4- Une Commission des Nations Unies concernant les armes et les crimes de guerre :

doit être constituée rapidement pour prévenir les actes en violation de toutes les lois internationales et interdisant les crimes de guerre et les crimes contre l'humanité. 

5- Responsabilité et engagement des Etats-Unis et des entreprises américaines

Le gouvernement des Etats-Unis et les entreprises chimiques productrices de la dioxine notamment Monsanto et Dow Chemical doivent s'engager pour dédommager financièrement les victimes de l'Agent orange/dioxine et décontaminer techniquement les "points chauds".

6- Divulgation de l'emplacement des sites d'entreposage de l'Agent orange/dioxine au Vietnam par les Etats-Unis et les entreprises chimiques américaines.

7- Partenariat avec l'Association vietnamiennes pour les victimes de l'Agent orange/dioxine (VAVA)

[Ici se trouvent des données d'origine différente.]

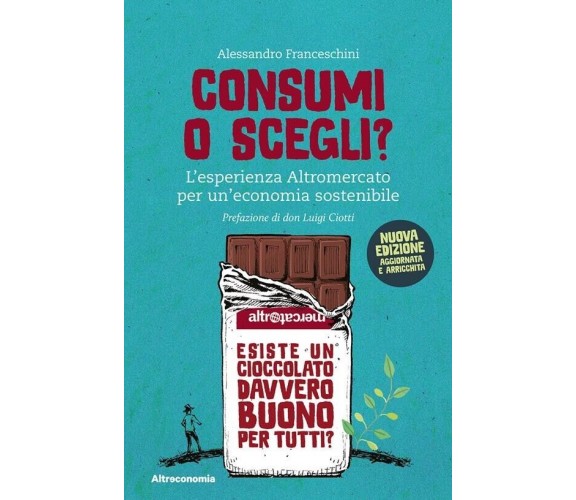 Consumi o scegli? L’esperienza Altromercato per un’economia sostenibile. Nuova e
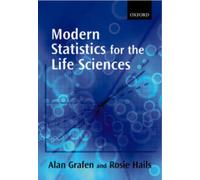 Modern Statistics for the Life Sciences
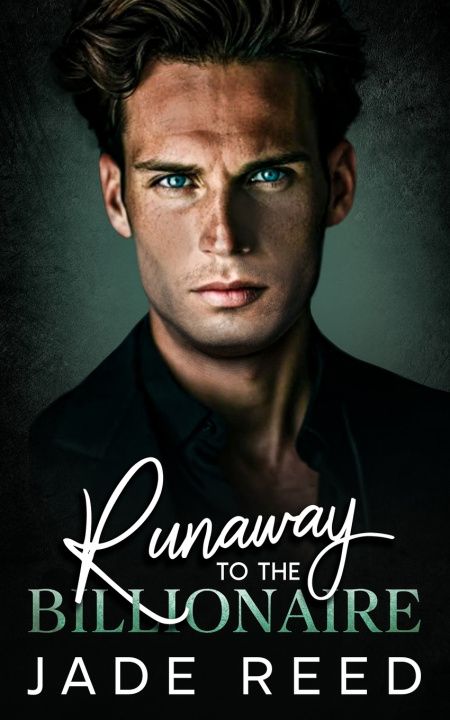 Książka Runaway to the Billionaire Jade Reed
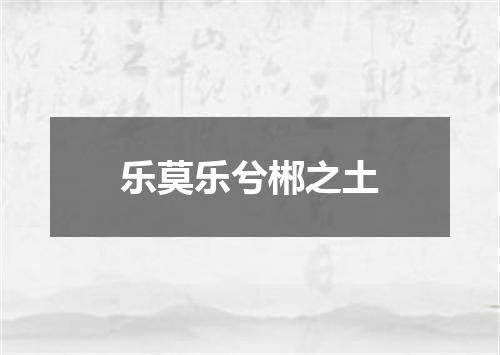 乐莫乐兮郴之土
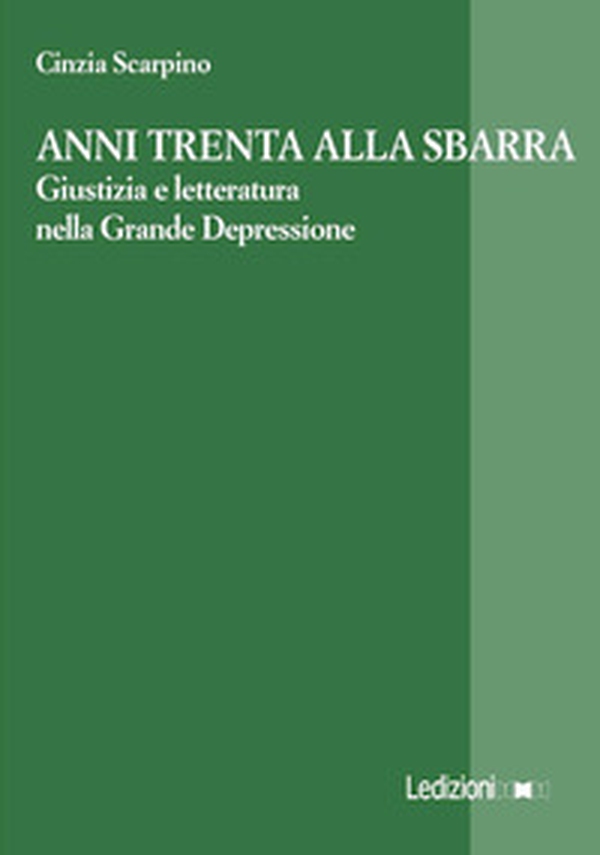 Anni Trenta alla sbarra. Giustizia e letteratura nella Grande Depressione - Librerie.coop Anni Trenta alla sbarra. Giustizia e letteratura nella Grande Depressione - Librerie.coop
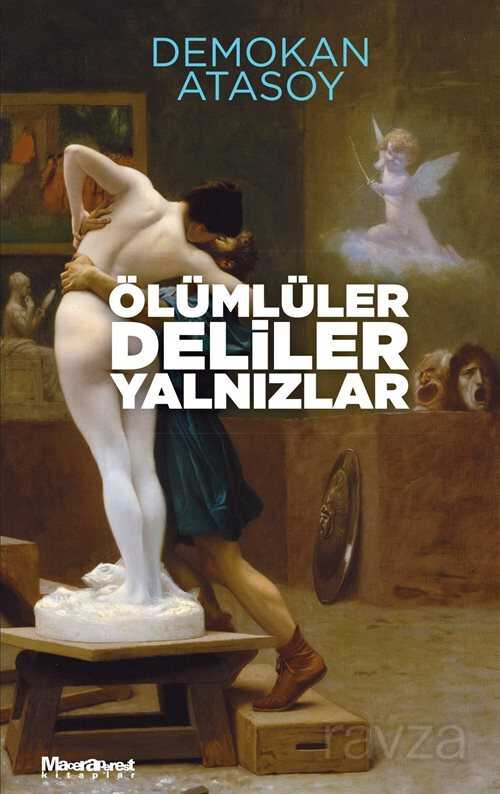 Ölümlüler, Deliler, Yalnızlar - Oğlak Yayınları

VAVA, représentant légal et moral des victimes de l'Agent orange/dioxine agit pour et par les victimes afin de faire entendre leurs voix.

contacts à travers son site : www.vava.org.vn

 

Nous déclarons qu'une action immédiate doit être prise en urgence pour soutenir les victimes. Déjà un demi siècle c'est trop long. Ensemble, nous nous engageons à travailler pour être assurés qu'une justice différée ne soit pas une justice refusée.